The Quantum Field Theory described here in this article is the Schwinger version in which there are absolutely no particles, there are only fields, not the Feynman version which is based on particles. * The 2 versions are mathematically equivalent, but the concepts backing them are quite different, and it is the Feynman version that is chosen by most Quantum Field Theory physicists.
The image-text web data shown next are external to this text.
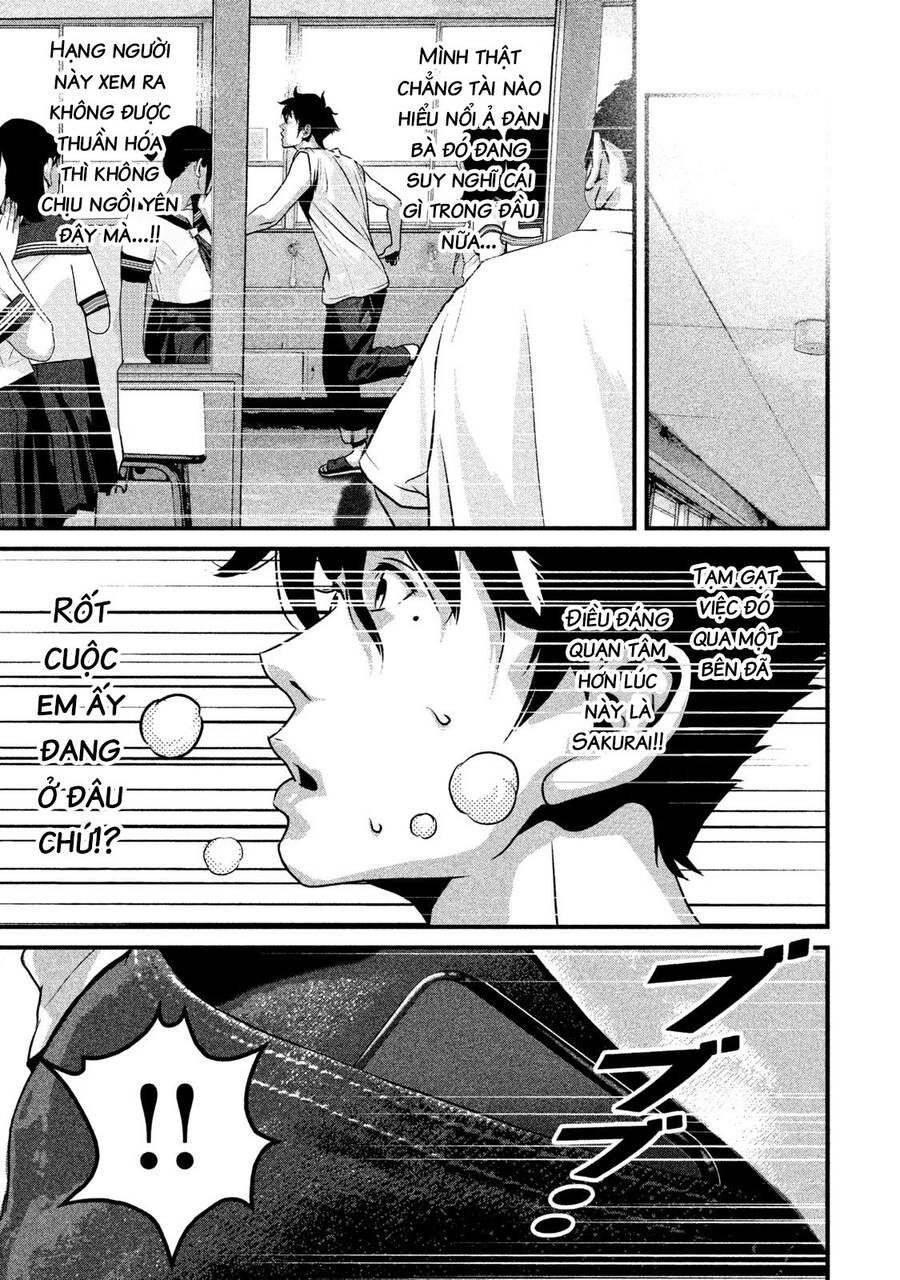 Home Room Chapter 42 - 17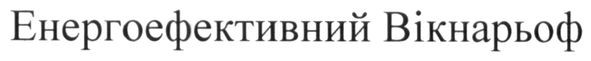 енергоефективний вікнарьоф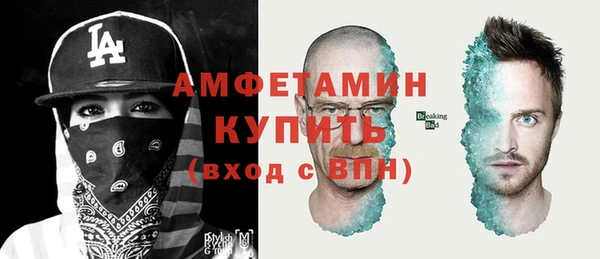 ALPHA-PVP Уссурийск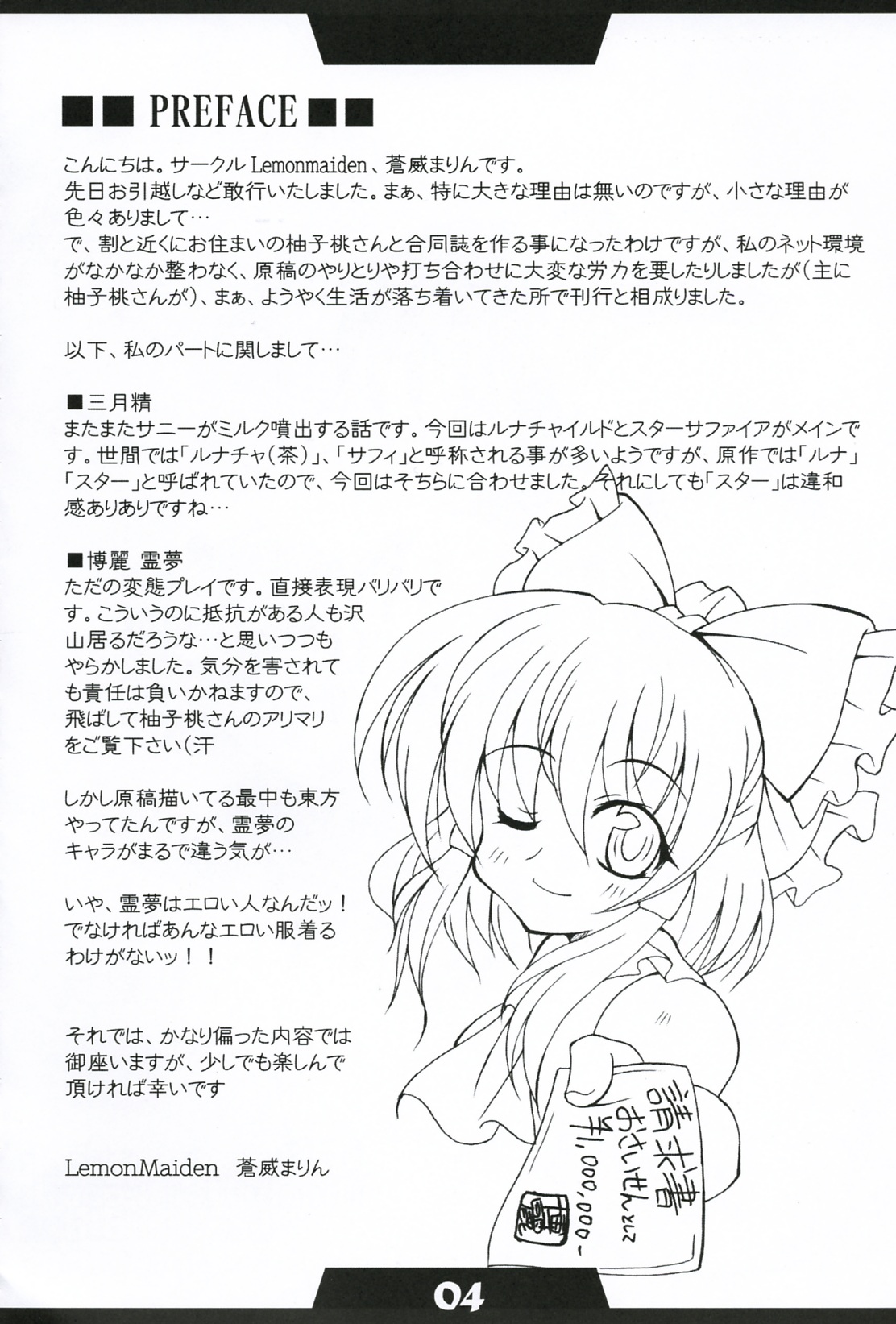 Touhou Eros page 3 full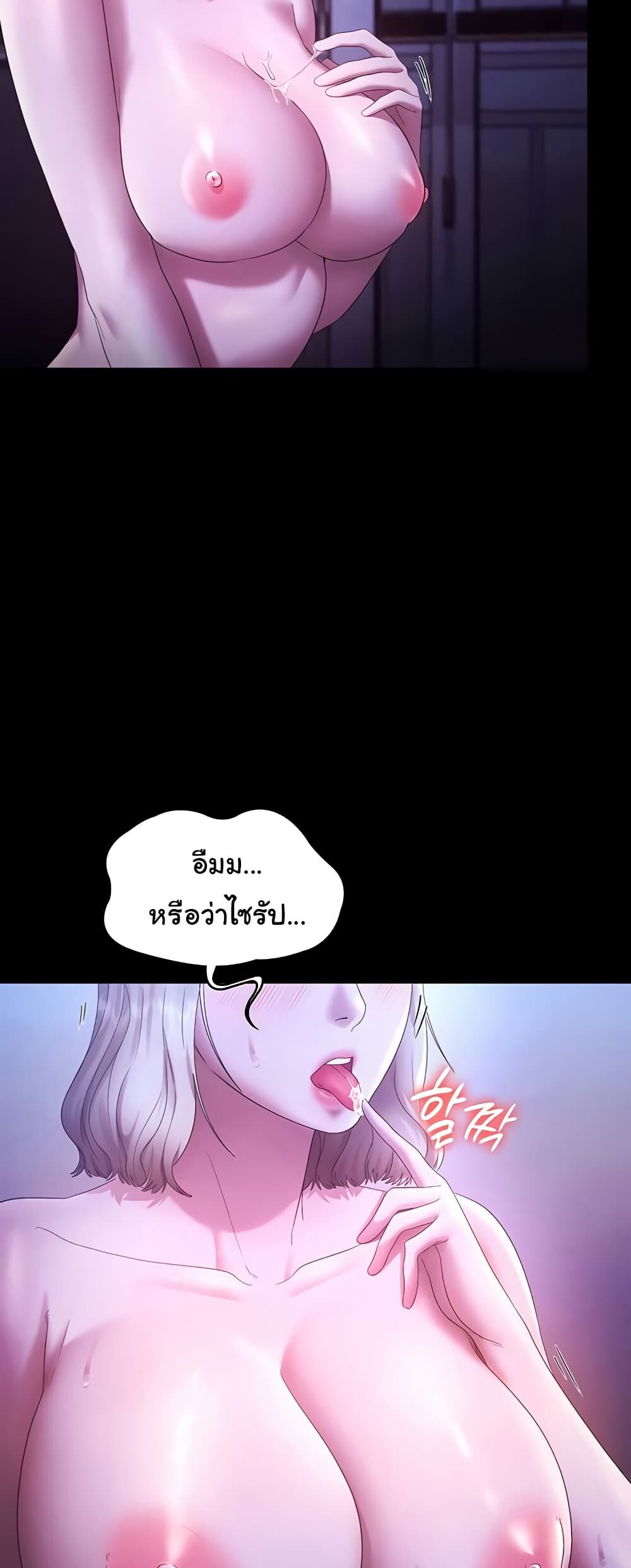หน้า 49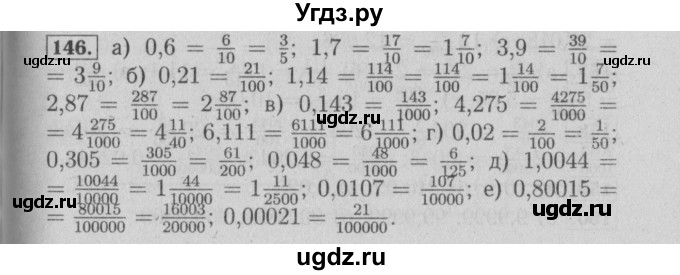 ГДЗ (Решебник №2) по математике 6 класс (задачник) Е. А. Бунимович / часть 1 номер / 146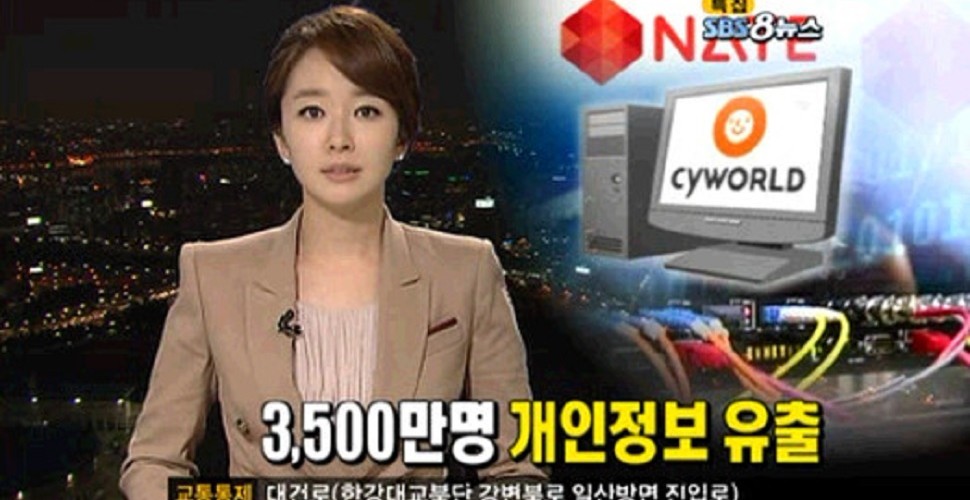 싸이월드 SK컴즈의 몰락,관리종목지정 초읽기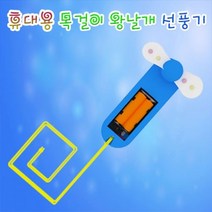 [에이스사이언스] 휴대용 목걸이 왕날개 선풍기(1인용), 1인용/옵션명2
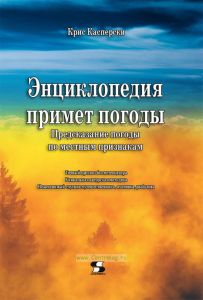 Энциклопедия примет погоды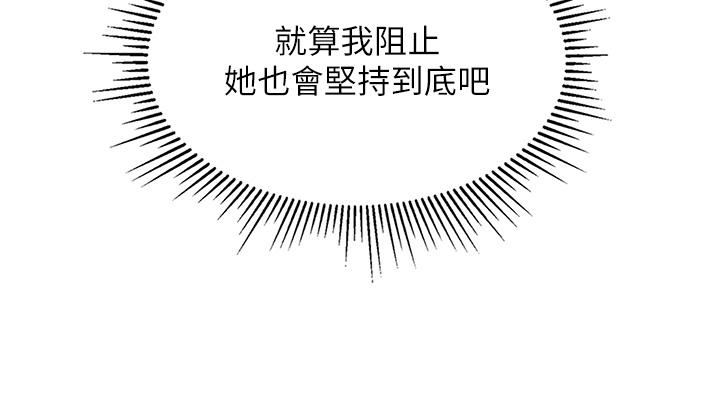 我和继母的荒岛求生记第2话-想生存就得打破禁忌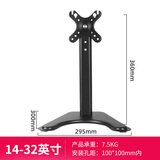 三策 液晶电视机底座桌面支架台式挂架适配海信小米创维长虹TCL海尔电视机支架可调高度支架免打孔架子 32英寸显示器支架承重7.5kg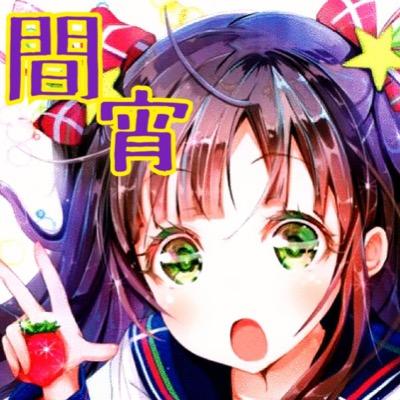 まよいさんのプロフィール画像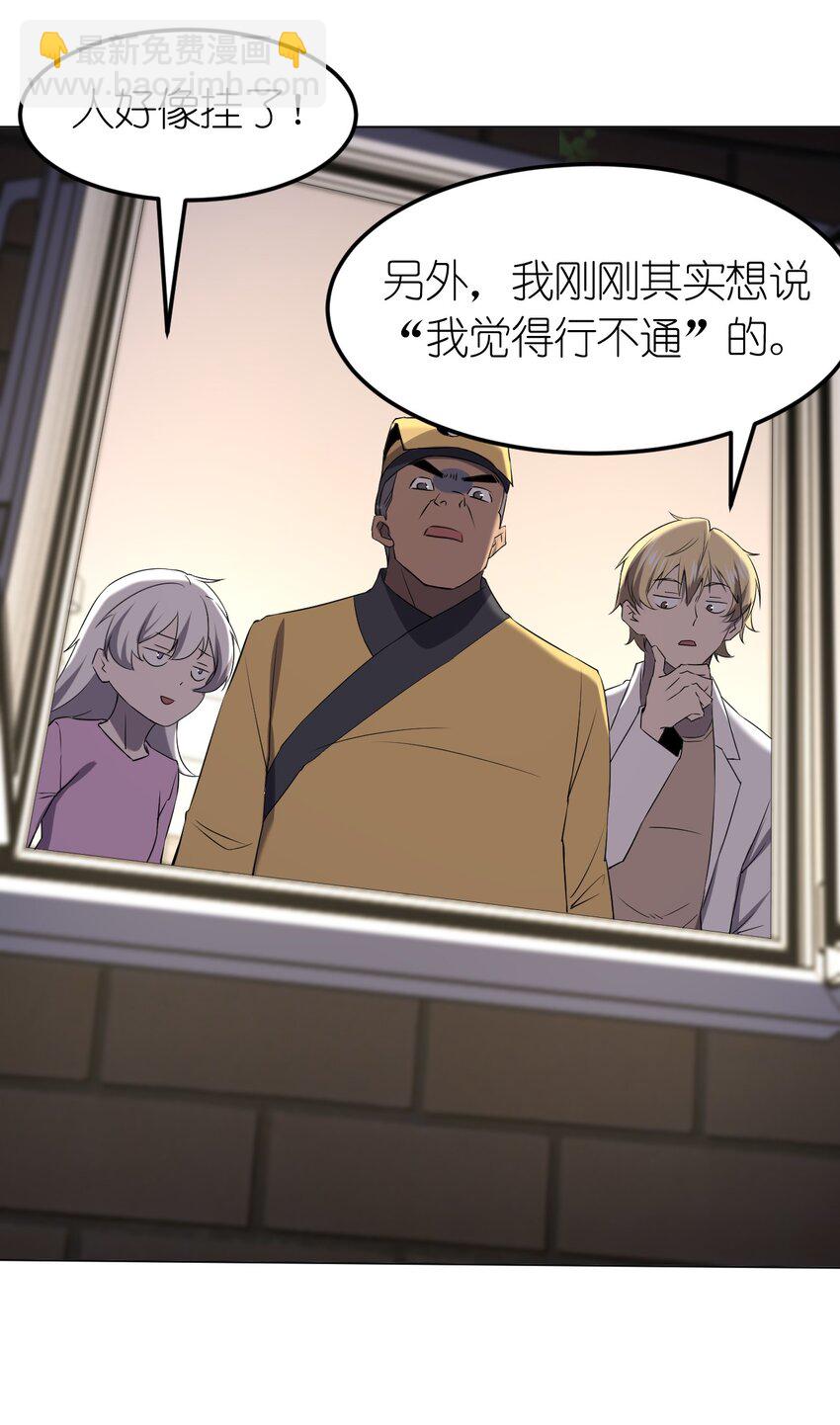 別誤會，我纔是受害者！ - 095 鄰居的邀請(1/2) - 1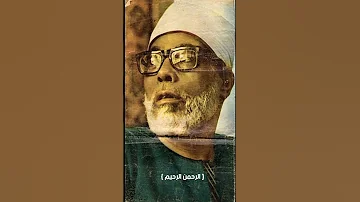 سورة الفاتحة بصوت الشيخ محمود الحصري مرتل 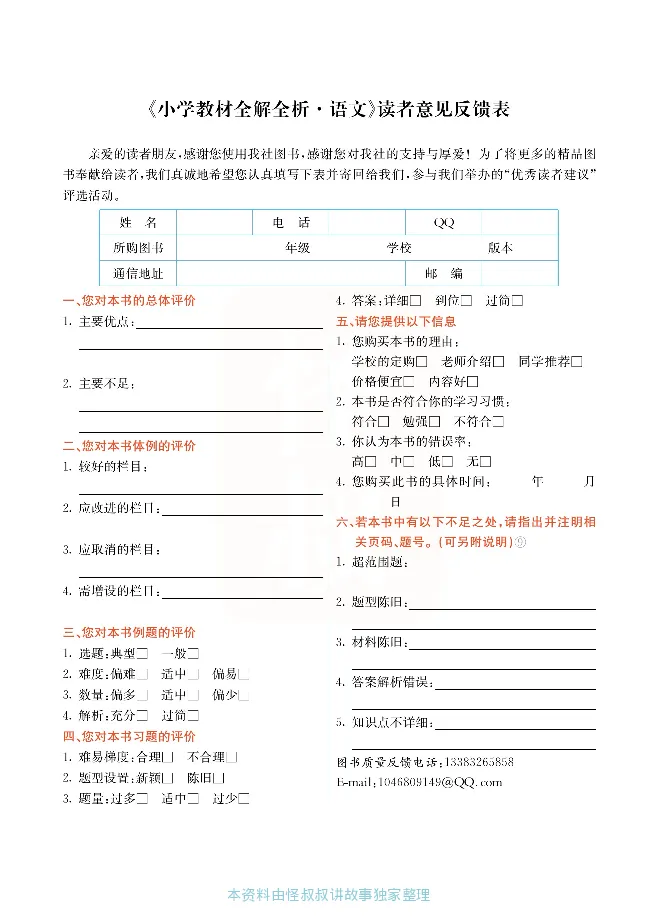 小学教材全解全析-语文5上_《教材全解》小学1-6年级_《小学教材全解全析》_1-6年级上册_语文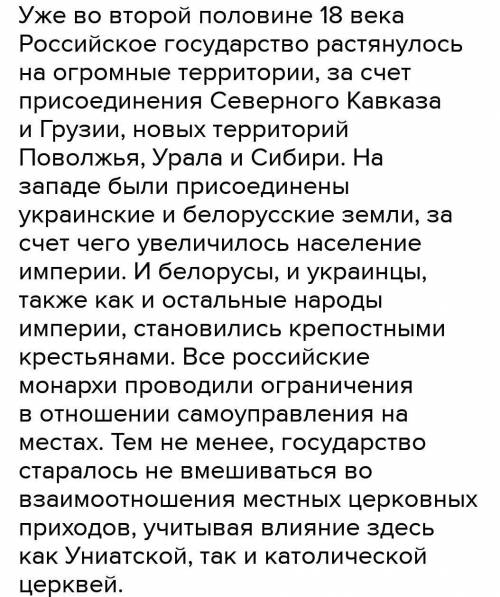 Какую политику проводили российские власти в 18 веке?​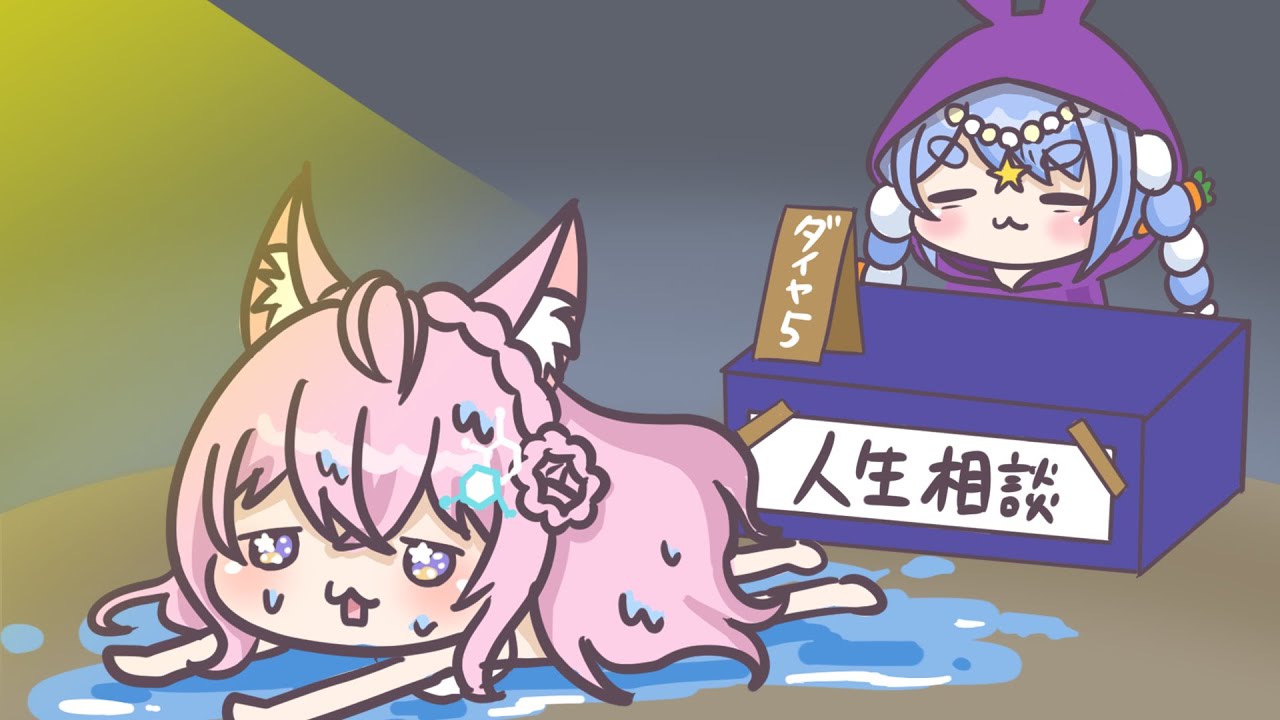 Koyori gets soaking wet after asking Pekora how to make friends【HololiveAnimatedClip/Pekora/Koyori】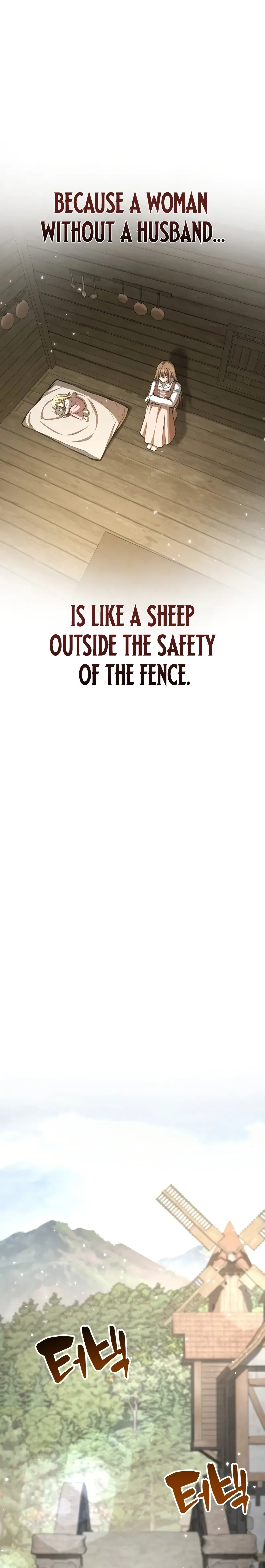 I Became A Married Man in Another World Chapter 2 - page 21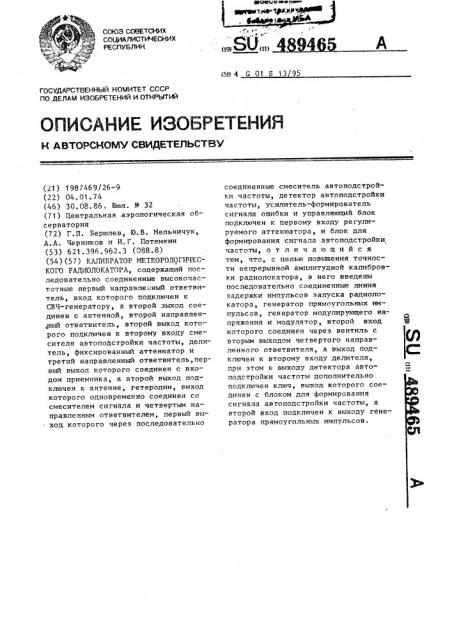 Калибратор метеорологического радиолокатора (патент 489465)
* According to Frank Wilczek, Feynman ultimately changed his mind: "Feynman informed me that when he realized that his theory of photons and electrons is mathematically equivalent to the usual theory, it crushed his deepest hopes ... He gave up when ... he found the fields introduced for convenience, taking on a life of their own.".

In Quantum Field Theory, as we will use the term henceforward, the world is composed of fields and only fields. Fields are defined as properties of space or, to express it in a different way, space is made of fields. The field concept was presented by Michael Faraday in 1845 as an explanation for electric and magnetic forces. However the principle was not easy for folks to accept and so when Maxwell demonstrated that these particular equations forecasted the existence of EM waves, the concept of an ether was presented to carry the waves. Today, however, it is commonly accepted that space can have properties:.

To deny the ether is essentially to believe that empty space has no physical features whatsoever. The key realities of mechanics do not harmonize with this view.-- A. Einstein (R2003, p. 75).

Moreover space-time itself had come to be a dynamical medium-- an ether, if there ever was one.-- F. Wilczek ("The persistence of ether", Physics Today, Jan. 1999, p. 11).

Although the Schrödinger equation is the non-relativistic limit of the Dirac equation for matter fields, there is a crucial and fundamental distinction between Quantum Field Theory and Quantum Mechanics. One explains the strength of fields at a given point, the other explains the probability that particles could be found at that point, or that a given state exists...

For the rest of the article visit the blog at Fields of Color.